--- Begin Data for this task ---

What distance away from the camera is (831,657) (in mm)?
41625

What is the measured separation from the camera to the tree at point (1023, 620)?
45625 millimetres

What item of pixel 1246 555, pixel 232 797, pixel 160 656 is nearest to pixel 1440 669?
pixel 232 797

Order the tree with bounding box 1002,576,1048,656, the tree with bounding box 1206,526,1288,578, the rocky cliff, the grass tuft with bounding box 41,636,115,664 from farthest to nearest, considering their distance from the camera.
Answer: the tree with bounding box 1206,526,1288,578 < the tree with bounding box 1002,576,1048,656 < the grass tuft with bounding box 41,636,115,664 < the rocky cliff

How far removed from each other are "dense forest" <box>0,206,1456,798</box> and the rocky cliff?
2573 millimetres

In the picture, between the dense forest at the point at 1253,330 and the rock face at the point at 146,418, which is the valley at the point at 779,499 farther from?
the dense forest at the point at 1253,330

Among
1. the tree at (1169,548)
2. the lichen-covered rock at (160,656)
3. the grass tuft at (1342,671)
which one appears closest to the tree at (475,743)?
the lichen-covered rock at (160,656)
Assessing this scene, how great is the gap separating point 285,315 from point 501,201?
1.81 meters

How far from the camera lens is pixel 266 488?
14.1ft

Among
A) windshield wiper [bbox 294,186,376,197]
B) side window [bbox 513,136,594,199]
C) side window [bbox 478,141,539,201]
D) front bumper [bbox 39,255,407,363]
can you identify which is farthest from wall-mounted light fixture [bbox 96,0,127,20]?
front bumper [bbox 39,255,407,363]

--- End Data for this task ---
--- Begin Data for this task ---

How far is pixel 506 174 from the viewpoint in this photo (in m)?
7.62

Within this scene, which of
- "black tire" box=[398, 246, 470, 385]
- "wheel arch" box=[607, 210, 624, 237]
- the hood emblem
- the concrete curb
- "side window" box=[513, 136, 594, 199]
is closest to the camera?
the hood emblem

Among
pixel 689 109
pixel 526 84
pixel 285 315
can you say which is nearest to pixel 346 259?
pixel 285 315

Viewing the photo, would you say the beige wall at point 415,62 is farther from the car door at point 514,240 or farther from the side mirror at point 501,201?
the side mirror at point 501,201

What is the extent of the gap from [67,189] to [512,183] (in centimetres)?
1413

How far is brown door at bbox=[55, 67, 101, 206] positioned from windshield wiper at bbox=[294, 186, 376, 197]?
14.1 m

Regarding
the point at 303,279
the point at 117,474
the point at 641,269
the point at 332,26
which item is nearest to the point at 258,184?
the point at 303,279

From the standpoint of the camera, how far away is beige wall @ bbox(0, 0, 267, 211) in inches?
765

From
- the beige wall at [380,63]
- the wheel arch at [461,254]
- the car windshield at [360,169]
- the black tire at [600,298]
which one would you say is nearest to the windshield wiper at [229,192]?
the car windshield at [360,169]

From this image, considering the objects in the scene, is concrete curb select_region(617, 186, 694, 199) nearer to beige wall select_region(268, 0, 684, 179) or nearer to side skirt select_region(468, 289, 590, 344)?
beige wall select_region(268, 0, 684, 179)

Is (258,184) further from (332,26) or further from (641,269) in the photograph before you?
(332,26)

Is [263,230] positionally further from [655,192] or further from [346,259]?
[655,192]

--- End Data for this task ---

## Written instruction
Output the stretch of rows from the line containing "What distance away" through the line containing "1.81 meters", copying each line exactly.

## Solution
What distance away from the camera is (831,657) (in mm)?
41625

What is the measured separation from the camera to the tree at point (1023, 620)?
45625 millimetres

What item of pixel 1246 555, pixel 232 797, pixel 160 656 is nearest to pixel 1440 669?
pixel 232 797

Order the tree with bounding box 1002,576,1048,656, the tree with bounding box 1206,526,1288,578, the rocky cliff, the grass tuft with bounding box 41,636,115,664 from farthest to nearest, considering their distance from the camera.
Answer: the tree with bounding box 1206,526,1288,578 < the tree with bounding box 1002,576,1048,656 < the grass tuft with bounding box 41,636,115,664 < the rocky cliff

How far removed from each other are "dense forest" <box>0,206,1456,798</box> and the rocky cliff?
2573 millimetres

In the picture, between the dense forest at the point at 1253,330 and the rock face at the point at 146,418, which is the valley at the point at 779,499 farther from?
the dense forest at the point at 1253,330

Among
1. the tree at (1169,548)
2. the lichen-covered rock at (160,656)
3. the grass tuft at (1342,671)
which one appears closest to the tree at (475,743)?
the lichen-covered rock at (160,656)
Assessing this scene, how great is the gap separating point 285,315 from point 501,201?
1.81 meters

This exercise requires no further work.